## SUPPLIED DATA
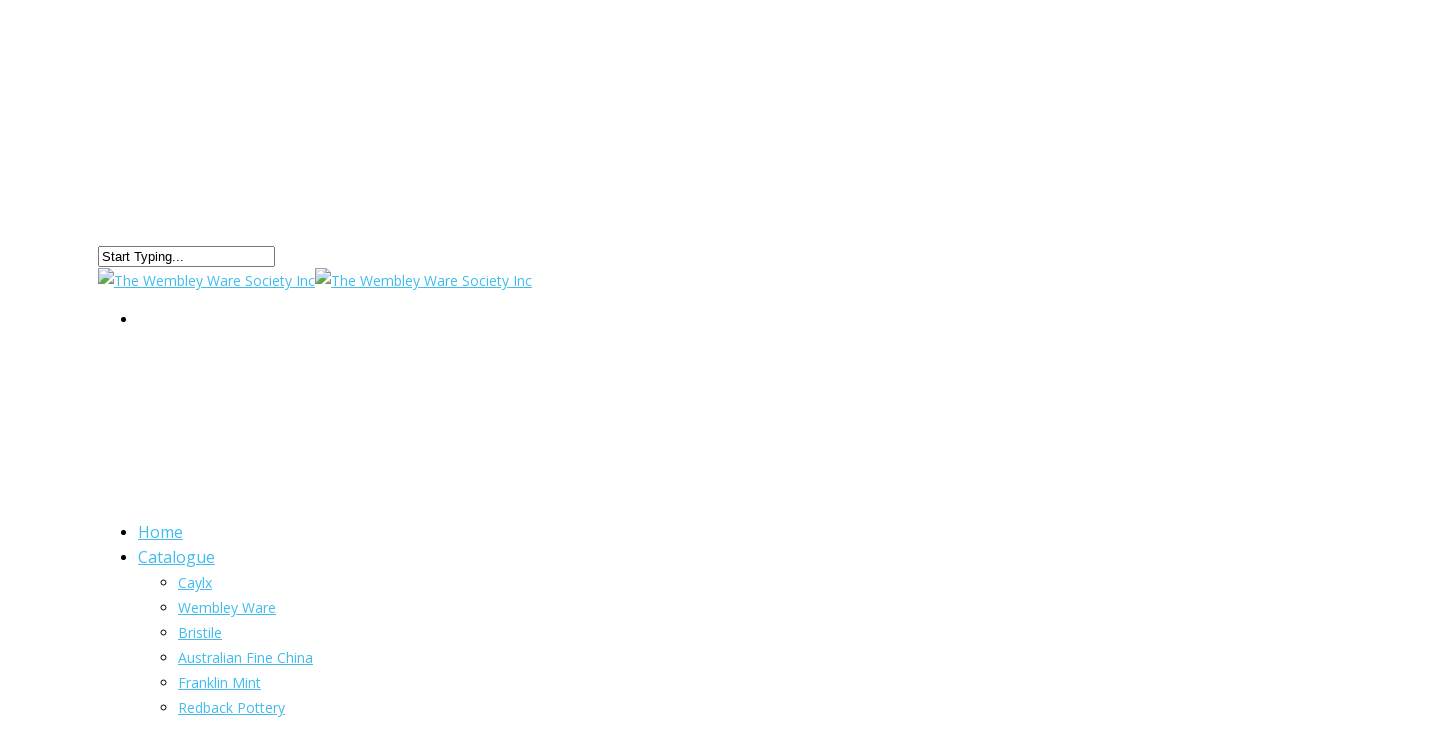

--- FILE ---
content_type: application/javascript
request_url: http://wembleyware.org/wp-content/plugins/content-views-query-and-display-post-page/public/assets/js/public.js?ver=1.6.1
body_size: 1957
content:
/**
 * Common scripts for Front-end
 *
 * @package   PT_Content_Views
 * @author    PT Guy <palaceofthemes@gmail.com>
 * @license   GPL-2.0+
 * @link      http://www.contentviewspro.com/
 * @copyright 2014 PT Guy
 */

( function ( $ ) {
	"use strict";

	$.PT_CV_Public = $.PT_CV_Public || { };

	PT_CV_PUBLIC = PT_CV_PUBLIC || { };

	$.PT_CV_Public = function ( options ) {
		this.options = $.extend( { }, options );
		this.move_bootstrap_to_top();
		this.pagination();
	};

	$.PT_CV_Public.prototype = {
		/**
		 * Manually move Bootstrap to top of all styles
		 *
		 * @returns {undefined}
		 */
		move_bootstrap_to_top: function () {
			if ( PT_CV_PUBLIC.move_bootstrap === '0' ) {
				return;
			}

			var _prefix = PT_CV_PUBLIC._prefix;

			var selector = _prefix + 'bootstrap-style-css';
			var bootstrap_css = $( '#' + selector );
			if ( bootstrap_css.length > 0 ) {
				bootstrap_css.remove();
				$( 'title' ).after( "<!-- Manually move Bootstrap to top of all styles --><link rel='stylesheet' id='" + selector + "' href='" + bootstrap_css.attr( 'href' ) + "' type='text/css' media='all' />" );
			}
		},
		/**
		 * Bootstrap pagination
		 * @returns {undefined}
		 */
		pagination: function () {
			var $self = this;
			var _prefix = PT_CV_PUBLIC._prefix;

			// Get current page
			var query_string = window.location.search;
			var vpage = query_string.split( /vpage=/ );
			var current_page = ( vpage[1] !== null && vpage[1] !== undefined ) ? parseInt( vpage[1] ) : 1;

			// Bootstrap paginator
			$( '.' + _prefix + 'pagination.' + _prefix + 'ajax' ).each( function () {
				var this_ = $( this );
				var total_pages = $( this ).attr( 'data-totalpages' );
				$( this ).bootstrapPaginator( {
					bootstrapMajorVersion: 3,
					currentPage: current_page,
					totalPages: total_pages,
					shouldShowPage: function ( type, page, current ) {
						if ( total_pages && total_pages < 10 ) {
							switch ( type ) {
								case "first":
								case "last":
									return false;
								default:
									return true;
							}
						} else {
							return true;
						}
					},
					// When changing page
					onPageClicked: function ( e, originalEvent, type, page ) {
						var selected_page = page;

						$self._setup_pagination( this_, selected_page, function () {
							PT_CV_PUBLIC.paging = 0;
						} );
					}
				} );
			} );
		},
		/**
		 * Get parameters to process pagination
		 *
		 * @param {object} this_
		 * @param {int} selected_page
		 * @param {function} callback
		 * @returns {undefined}
		 */
		_setup_pagination: function ( this_, selected_page, callback ) {
			var $self = this;
			var _prefix = PT_CV_PUBLIC._prefix;

			PT_CV_PUBLIC.paging = PT_CV_PUBLIC.paging || 0;
			// Prevent duplicate processing
			if ( PT_CV_PUBLIC.paging ) {
				return;
			} else {
				PT_CV_PUBLIC.paging = 1;
			}

			var session_id = this_.attr( 'data-sid' );
			var spinner = this_.next( '.' + _prefix + 'spinner' );

			// Get the pagination element
			var pagination_wrapper = this_;
			if ( this_.parent( '.' + _prefix + 'pagination-wrapper' ).length ) {
				pagination_wrapper = this_.parent( '.' + _prefix + 'pagination-wrapper' );
			}

			// Get the View element
			var pages_holder = pagination_wrapper.prev( '.' + _prefix + 'view' );

			// For Timeline
			if ( pages_holder.hasClass( _prefix + 'timeline' ) ) {
				pages_holder = pages_holder.children( '.tl-items' );
			}

			$self._get_page( session_id, selected_page, spinner, pages_holder, callback );
		},
		/**
		 * Get wrapper of selected page
		 *
		 * @param {string} session_id The session id of view
		 * @param {int} selected_page The page to show
		 * @param {object} spinner The jquery object of loading element
		 * @param {string} pages_holder The selector expression of wrapper of pages
		 * @param {function} callback The callback function
		 * @returns void
		 */
		_get_page: function ( session_id, selected_page, spinner, pages_holder, callback ) {

			var $self = this;
			// Show content of page if it existed
			var page_existed = $self._active_page( selected_page, pages_holder, callback );
			// If page is loaded, exit
			if ( page_existed ) {
				return;
			}

			// Setup data
			var data = {
				action: 'pagination_request',
				sid: session_id,
				page: selected_page,
				lang: PT_CV_PUBLIC.lang,
				ajax_nonce: PT_CV_PUBLIC._nonce
			};

			// Sent POST request
			$.ajax( {
				type: "POST",
				url: PT_CV_PUBLIC.ajaxurl,
				data: data,
				beforeSend: function () {
					// Show loading icon
					spinner.addClass( 'active' );
				}
			} ).done( function ( response ) {
				// Hide loading icon
				spinner.removeClass( 'active' );

				// Update content of Preview box
				pages_holder.append( response );

				// Active current page
				$self._active_page( selected_page, pages_holder, callback );
			} );
		},
		/**
		 * Show content of selected page
		 *
		 * @param {int} selected_page The page to show
		 * @param {string} pages_holder The selector expression of wrapper of pages
		 * @param {function} callback The callback function
		 * @returns bool
		 */
		_active_page: function ( selected_page, pages_holder, callback ) {
			var _prefix = PT_CV_PUBLIC._prefix;
			var page_existed = false;
			var page_selector = '#' + _prefix + 'page' + '-' + parseInt( selected_page );

			if ( pages_holder.children( page_selector ).length ) {
				page_existed = true;

				// Hide all pages
				pages_holder.children().hide();

				// Show this page
				pages_holder.children( page_selector ).show();

				// Scroll to this page
				$( 'html, body' ).animate( {
					scrollTop: pages_holder.children( page_selector ).offset().top - 160
				}, 1000 );
			}

			if ( callback && typeof callback === 'function' ) {
				callback();
			}

			// Trigger to make Pinterest layout works when do pagination
			$( 'body' ).trigger( _prefix + 'pagination-finished' );

			return page_existed;
		}
	};

	$( function () {
		var _prefix = PT_CV_PUBLIC._prefix;

		// Run at page load
		new $.PT_CV_Public( { _prefix: _prefix } );
	} );

}( jQuery ) );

## EXERCISE
Copy out every line of the data where the word "parent" occurs.

## YOUR SOLUTION
			if ( this_.parent( '.' + _prefix + 'pagination-wrapper' ).length ) {
				pagination_wrapper = this_.parent( '.' + _prefix + 'pagination-wrapper' );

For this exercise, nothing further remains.